# Help lining up a job from minutes to mere seconds



## Dakent012 (Nov 7, 2012)

We try and practice lean on daily basis here at Signet Screen Printing and Embroidery. Here is an example of using a jig to line up a manual job in seconds with out a tri-loc. 

http://youtu.be/fz3GhexbhB8


----------



## 2020 PrintWorks (Apr 22, 2011)

Pretty cool. I'm assuming your saying it only takes 30 seconds to set up a single color job. Multi color would still take the normal amount of time, but that does help with the initial line up of the first screen.

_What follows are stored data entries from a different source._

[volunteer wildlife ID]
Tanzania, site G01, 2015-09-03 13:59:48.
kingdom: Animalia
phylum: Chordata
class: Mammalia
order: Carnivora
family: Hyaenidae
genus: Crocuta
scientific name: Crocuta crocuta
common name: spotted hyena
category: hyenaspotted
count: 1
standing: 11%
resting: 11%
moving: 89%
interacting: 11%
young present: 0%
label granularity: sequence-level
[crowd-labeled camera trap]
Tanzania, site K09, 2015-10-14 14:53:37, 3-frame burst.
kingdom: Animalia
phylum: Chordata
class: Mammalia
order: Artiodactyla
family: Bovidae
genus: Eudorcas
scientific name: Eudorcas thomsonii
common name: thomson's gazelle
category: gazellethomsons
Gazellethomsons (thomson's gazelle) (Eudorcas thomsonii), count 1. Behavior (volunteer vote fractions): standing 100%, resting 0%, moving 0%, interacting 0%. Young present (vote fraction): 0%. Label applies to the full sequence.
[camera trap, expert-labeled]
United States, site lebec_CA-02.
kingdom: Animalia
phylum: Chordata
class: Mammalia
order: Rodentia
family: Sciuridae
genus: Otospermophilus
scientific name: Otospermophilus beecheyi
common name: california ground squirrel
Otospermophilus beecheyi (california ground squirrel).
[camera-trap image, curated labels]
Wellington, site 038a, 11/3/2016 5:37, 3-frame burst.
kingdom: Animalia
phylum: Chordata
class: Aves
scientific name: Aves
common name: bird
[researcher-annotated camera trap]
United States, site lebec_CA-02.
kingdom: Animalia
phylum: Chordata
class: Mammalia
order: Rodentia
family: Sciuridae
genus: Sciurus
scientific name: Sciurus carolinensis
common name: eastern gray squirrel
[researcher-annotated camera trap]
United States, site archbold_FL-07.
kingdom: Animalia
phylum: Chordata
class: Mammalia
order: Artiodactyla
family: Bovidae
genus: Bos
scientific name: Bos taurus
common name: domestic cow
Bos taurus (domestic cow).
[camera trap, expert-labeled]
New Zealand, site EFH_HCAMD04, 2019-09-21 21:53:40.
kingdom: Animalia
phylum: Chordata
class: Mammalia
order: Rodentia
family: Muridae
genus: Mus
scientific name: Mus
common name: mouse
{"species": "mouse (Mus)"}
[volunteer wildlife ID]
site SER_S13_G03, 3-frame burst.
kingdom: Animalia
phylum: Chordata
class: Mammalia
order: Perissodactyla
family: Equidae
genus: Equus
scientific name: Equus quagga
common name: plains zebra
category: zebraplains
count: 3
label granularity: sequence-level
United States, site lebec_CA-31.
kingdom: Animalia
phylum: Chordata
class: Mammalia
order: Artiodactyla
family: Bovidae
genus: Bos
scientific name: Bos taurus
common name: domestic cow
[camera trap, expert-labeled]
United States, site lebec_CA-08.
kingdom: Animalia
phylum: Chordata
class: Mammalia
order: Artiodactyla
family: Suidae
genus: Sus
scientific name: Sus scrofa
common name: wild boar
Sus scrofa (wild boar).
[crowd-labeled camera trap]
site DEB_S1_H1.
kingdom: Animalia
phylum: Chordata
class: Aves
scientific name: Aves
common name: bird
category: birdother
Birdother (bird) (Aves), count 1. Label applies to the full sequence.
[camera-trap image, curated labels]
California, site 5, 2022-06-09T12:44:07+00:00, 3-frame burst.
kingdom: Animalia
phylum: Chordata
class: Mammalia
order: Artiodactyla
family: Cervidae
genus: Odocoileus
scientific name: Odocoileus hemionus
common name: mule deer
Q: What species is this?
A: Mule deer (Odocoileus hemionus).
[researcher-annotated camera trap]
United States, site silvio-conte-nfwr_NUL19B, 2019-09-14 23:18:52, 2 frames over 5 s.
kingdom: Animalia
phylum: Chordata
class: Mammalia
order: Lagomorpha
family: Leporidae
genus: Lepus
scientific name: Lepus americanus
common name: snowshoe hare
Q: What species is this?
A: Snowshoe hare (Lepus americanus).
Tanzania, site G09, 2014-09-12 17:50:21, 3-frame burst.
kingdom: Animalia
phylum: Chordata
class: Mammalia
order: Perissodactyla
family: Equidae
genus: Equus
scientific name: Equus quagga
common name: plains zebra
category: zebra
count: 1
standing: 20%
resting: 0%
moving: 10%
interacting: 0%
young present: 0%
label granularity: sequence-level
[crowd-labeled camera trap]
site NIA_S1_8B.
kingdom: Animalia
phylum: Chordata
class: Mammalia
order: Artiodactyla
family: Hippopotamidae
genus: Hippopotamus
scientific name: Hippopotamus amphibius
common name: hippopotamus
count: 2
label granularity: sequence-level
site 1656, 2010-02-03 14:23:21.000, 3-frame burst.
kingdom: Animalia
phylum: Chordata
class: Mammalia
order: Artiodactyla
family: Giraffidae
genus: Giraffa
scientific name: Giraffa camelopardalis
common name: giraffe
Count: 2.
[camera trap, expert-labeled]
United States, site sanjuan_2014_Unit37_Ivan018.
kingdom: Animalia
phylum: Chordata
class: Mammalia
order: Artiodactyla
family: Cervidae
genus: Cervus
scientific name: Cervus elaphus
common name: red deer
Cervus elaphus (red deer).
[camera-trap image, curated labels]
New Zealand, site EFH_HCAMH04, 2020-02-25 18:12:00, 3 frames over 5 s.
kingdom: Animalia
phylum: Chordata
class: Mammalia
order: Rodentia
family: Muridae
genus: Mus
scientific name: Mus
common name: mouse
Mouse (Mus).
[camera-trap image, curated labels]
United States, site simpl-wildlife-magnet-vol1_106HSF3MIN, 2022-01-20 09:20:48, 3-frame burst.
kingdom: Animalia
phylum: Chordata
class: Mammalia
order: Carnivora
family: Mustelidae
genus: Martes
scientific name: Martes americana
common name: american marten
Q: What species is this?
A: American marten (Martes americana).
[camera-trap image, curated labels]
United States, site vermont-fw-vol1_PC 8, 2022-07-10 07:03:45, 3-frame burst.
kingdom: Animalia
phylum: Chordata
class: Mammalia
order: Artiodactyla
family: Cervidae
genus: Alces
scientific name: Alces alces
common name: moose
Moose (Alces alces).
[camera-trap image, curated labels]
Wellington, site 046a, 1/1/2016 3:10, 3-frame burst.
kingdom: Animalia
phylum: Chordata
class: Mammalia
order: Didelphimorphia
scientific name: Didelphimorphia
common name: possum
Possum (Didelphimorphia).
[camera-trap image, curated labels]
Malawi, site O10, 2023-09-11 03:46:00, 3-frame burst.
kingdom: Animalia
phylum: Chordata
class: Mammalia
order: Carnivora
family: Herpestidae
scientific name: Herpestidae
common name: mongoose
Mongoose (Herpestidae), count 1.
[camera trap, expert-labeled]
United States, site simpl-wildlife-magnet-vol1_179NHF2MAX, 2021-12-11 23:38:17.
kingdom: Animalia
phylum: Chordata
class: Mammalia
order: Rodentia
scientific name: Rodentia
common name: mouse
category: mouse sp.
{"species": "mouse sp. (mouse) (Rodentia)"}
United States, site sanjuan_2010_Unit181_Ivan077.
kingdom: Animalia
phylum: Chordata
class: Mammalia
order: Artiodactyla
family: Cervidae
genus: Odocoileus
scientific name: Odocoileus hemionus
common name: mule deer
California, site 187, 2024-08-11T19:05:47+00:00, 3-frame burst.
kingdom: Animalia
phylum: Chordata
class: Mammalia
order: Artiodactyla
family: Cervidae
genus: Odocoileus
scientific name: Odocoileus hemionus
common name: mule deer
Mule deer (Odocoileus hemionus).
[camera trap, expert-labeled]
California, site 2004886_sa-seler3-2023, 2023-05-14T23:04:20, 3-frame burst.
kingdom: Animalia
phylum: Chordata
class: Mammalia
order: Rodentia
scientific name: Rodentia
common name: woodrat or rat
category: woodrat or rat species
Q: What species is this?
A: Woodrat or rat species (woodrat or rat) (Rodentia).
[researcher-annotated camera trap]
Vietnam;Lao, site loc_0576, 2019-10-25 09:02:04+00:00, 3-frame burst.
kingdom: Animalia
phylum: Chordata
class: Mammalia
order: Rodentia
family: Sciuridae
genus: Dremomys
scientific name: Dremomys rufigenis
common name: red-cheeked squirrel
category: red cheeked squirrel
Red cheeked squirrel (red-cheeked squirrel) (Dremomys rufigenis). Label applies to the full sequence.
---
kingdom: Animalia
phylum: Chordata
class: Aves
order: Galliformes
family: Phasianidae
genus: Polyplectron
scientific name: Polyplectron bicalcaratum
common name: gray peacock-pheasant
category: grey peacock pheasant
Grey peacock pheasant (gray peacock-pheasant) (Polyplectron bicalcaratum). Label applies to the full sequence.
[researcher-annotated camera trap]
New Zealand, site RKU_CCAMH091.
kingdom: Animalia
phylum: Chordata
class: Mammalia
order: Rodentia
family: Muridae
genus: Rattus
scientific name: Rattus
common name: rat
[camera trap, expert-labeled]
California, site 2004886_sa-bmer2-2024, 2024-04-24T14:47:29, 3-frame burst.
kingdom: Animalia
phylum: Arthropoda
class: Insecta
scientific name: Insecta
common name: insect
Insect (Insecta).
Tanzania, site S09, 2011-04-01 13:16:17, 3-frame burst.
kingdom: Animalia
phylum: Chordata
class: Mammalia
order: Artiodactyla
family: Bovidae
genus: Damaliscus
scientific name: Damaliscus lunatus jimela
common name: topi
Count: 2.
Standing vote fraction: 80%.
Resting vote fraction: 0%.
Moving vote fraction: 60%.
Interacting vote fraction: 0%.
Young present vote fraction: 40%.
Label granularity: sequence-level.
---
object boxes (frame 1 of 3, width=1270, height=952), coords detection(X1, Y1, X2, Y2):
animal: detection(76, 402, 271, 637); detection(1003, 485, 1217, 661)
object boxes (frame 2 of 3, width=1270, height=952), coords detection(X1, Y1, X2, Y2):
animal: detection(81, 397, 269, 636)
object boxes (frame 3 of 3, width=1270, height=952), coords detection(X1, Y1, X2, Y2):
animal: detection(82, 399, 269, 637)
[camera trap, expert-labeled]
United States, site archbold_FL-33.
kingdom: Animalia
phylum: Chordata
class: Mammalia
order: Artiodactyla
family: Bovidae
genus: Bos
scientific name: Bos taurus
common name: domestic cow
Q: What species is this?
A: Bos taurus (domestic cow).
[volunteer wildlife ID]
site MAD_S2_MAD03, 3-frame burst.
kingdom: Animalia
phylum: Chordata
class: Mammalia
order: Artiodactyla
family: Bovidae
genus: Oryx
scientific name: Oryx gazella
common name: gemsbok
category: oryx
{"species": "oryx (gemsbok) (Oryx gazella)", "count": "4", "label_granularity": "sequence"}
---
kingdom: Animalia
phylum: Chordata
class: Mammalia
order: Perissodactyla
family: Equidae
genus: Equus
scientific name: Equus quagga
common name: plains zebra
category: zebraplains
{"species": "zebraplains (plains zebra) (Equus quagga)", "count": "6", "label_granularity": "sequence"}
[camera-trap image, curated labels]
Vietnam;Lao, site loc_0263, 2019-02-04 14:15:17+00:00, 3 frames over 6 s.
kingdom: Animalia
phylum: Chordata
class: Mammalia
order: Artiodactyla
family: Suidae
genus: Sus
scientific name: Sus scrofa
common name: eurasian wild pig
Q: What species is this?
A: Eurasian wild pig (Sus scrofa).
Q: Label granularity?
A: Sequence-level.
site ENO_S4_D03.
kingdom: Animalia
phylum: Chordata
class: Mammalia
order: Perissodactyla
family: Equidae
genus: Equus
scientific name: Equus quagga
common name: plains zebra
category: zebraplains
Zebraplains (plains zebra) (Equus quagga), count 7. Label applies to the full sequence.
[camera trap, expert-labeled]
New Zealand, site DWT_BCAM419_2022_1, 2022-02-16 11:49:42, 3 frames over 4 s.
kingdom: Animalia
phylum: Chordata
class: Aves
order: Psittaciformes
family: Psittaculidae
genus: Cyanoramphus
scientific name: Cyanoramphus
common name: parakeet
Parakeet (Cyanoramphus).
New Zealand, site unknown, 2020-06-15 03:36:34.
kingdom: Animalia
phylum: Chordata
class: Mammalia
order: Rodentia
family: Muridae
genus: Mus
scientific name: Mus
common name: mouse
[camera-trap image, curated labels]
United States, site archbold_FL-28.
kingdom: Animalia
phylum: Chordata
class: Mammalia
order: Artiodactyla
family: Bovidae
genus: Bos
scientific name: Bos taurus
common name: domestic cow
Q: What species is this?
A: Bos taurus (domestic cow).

I used to print out a grid on a piece of clear film, and since I use textac instead of spray glue I could just set it on the pallet and press down on the corners and go from there.


----------



## artlife (Jan 15, 2010)

Dakent012 said:


> We try and practice lean on daily basis here at Signet Screen Printing and Embroidery. Here is an example of using a jig to line up a manual job in seconds with out a tri-loc.
> 
> http://youtu.be/fz3GhexbhB8


Okay I guess if this works for you but I'm not sure why you are doing all that.
If you have reg marks or center lines burned on the screen (as part of the art) just make a center line on the pallet. The you take the screen and set it up centered. No need for the film! I have center lines on my pallets and they have to get very dirty before I can't see them through the screen. Even then, I can just put a piece of masking tape on the pallet and mark the center line on top (then remove the tape after setting up the screen). Setting up a one color only take as long as sticking the screen in the press and tightening it up.


----------